--- Text passage ---

This doesn't mean that they won't be accurate if the arrows are all consistent. The only fletches that have ever been aerodynamically designed were done by Professor Micheal Selig and they need some quite reasonable bow speeds to work correctly. 

https://www.firenock.com/aerovane/


----------



## JimDE (Aug 3, 2008)

So what your saying is it only took science 2005+ years to prove why they can fly, great job science!..... and the only thing quoting “the bees can’t fly” thing is that the person saying it really doesn’t care one way or the other. 

As far as product placebo only lasting a short time in a users mind I would like to see the science behind that statement because I know sporting clays shooters who change a brand of choke tube and continuously score better and will only shoot those choke’s no matter how much science shows they are just tapered tube’s like most every other companies tapered tubes. It’s much like a lucky shirt or lucky hat effect on the mind to some and no science will change these peoples minds or it’s placebo effects. Though we all know science can prove it’s no different than any other identical apparel and there is no such thing. 

If someone feels a product improves their performance then for them it does and they can measure the improvement with their scorecards whether the product or its effect on the user’s mind is the actual reason.


----------



## vlesiv (Oct 20, 2013)

Hi, all. My name is Viktor and I"m a placebo-holic  Not sure how to cure it, may be a deep hypnosis will help. However, I know that archery is about consistency, feelings and a great inner control. When i look at my arrows and my bow and other equipment - and everything is harmonic, thought thru properly, all colors I like are used properly, etc - It gives me a great sense of satisfaction and self-confidence, so, I concentrate on shooting sequence. And, if my arrows look pretty - I wanna pick them up and shoot them. If, for instance, my fletching is torn a bit - it is itching in my brain like (with Gollum voice) "fiiixx meeee, weee are your preeeeeeecious" )) and it takes my focus away.

--- Listed entries ---

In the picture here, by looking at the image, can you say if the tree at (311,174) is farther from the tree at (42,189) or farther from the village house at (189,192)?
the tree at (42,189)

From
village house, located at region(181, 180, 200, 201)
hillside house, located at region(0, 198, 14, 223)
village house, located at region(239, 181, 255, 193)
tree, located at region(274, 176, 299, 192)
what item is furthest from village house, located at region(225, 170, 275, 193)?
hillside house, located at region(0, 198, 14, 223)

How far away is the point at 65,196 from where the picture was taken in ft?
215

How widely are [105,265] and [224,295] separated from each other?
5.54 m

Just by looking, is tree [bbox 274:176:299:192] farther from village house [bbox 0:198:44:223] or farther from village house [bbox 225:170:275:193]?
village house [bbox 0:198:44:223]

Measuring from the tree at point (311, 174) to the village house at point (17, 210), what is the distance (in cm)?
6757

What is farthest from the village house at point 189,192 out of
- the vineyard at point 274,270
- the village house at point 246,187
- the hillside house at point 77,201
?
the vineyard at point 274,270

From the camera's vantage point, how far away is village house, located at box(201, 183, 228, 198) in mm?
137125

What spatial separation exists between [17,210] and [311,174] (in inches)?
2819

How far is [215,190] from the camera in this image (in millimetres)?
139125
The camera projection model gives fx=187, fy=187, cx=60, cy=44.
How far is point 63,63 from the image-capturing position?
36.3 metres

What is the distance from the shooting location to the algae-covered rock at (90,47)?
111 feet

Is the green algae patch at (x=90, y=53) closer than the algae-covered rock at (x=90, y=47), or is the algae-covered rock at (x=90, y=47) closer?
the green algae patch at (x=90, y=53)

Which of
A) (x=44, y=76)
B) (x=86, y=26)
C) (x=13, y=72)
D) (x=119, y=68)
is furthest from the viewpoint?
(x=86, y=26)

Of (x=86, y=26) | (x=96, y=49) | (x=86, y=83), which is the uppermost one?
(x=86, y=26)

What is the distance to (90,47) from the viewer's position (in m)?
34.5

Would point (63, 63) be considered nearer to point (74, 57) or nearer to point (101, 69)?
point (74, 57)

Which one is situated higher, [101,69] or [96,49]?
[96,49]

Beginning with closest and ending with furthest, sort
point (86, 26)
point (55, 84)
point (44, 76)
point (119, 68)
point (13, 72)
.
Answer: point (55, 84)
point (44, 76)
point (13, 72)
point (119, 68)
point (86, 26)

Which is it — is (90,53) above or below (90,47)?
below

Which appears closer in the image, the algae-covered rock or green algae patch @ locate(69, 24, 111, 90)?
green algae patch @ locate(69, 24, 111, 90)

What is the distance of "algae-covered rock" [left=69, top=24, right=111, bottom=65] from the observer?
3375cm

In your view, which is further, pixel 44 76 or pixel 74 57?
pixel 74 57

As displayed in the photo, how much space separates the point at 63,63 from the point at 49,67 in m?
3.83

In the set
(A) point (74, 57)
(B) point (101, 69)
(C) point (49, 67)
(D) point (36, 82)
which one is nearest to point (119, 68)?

---

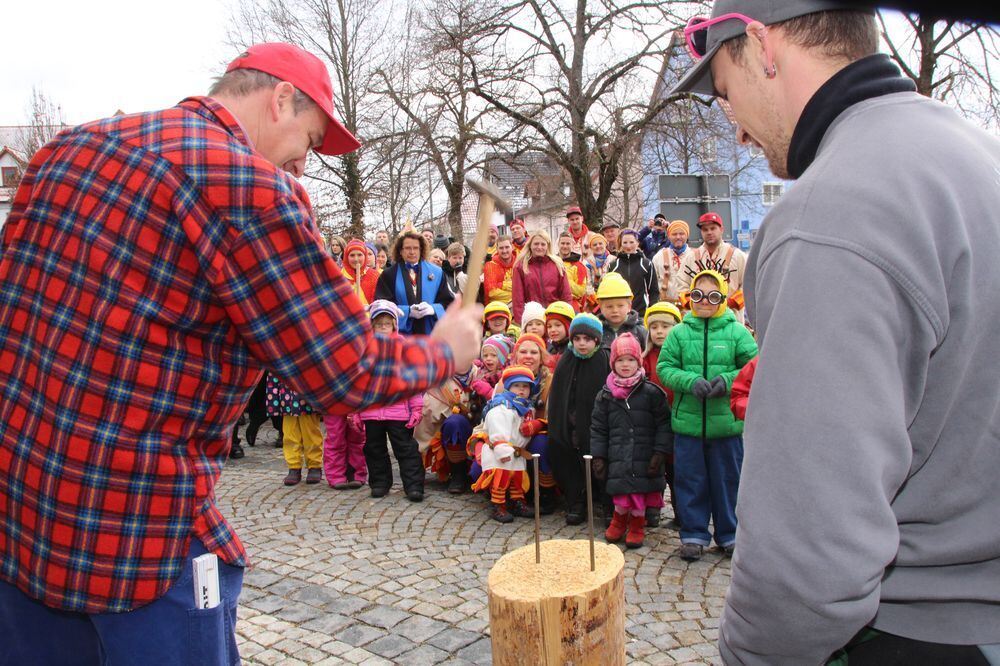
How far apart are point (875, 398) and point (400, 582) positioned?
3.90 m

--

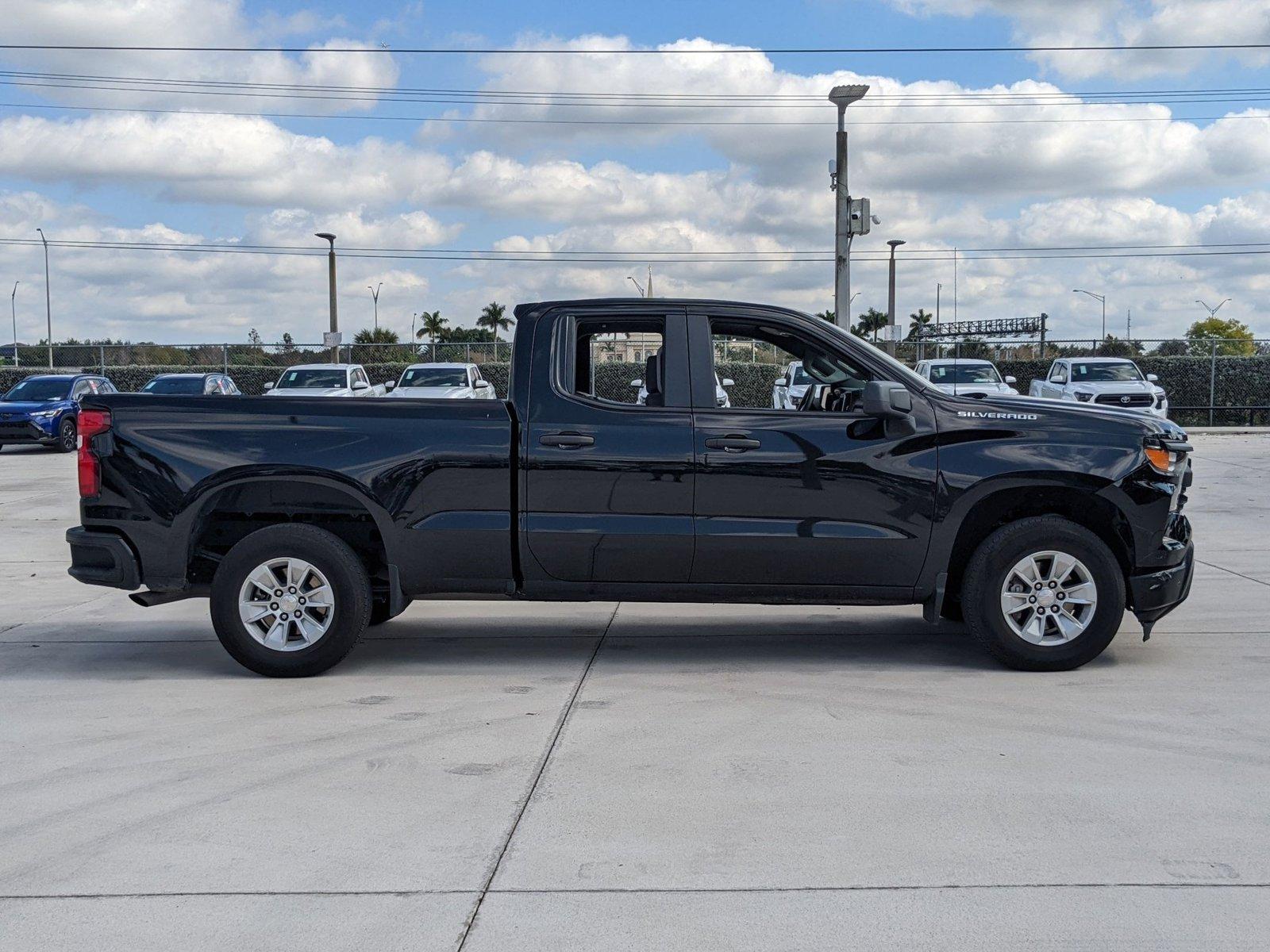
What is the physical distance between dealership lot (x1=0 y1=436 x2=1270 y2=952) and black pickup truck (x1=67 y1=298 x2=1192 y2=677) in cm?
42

--- Exercises ---
A. Which things does JimDE offer in the forum thread as examples of items people keep using because they believe those items help them?
B. Answer these questions about the forum thread:
(i) Who designed the only fletches said to have ever been aerodynamically designed?
(ii) What first name does vlesiv give?
(iii) According to JimDE, what can people use to measure an improvement they feel a product gives them?
C. Write out the part of the forum thread starting with "As far as product" and going on through "the actual reason.".
These records come from a different source than the forum thread.

--- The replies ---
A. A brand of choke tube, a lucky shirt, and a lucky hat.

B.
(i) Professor Micheal Selig
(ii) Viktor
(iii) Their scorecards

C.
As far as product placebo only lasting a short time in a users mind I would like to see the science behind that statement because I know sporting clays shooters who change a brand of choke tube and continuously score better and will only shoot those choke’s no matter how much science shows they are just tapered tube’s like most every other companies tapered tubes. It’s much like a lucky shirt or lucky hat effect on the mind to some and no science will change these peoples minds or it’s placebo effects. Though we all know science can prove it’s no different than any other identical apparel and there is no such thing. 

If someone feels a product improves their performance then for them it does and they can measure the improvement with their scorecards whether the product or its effect on the user’s mind is the actual reason.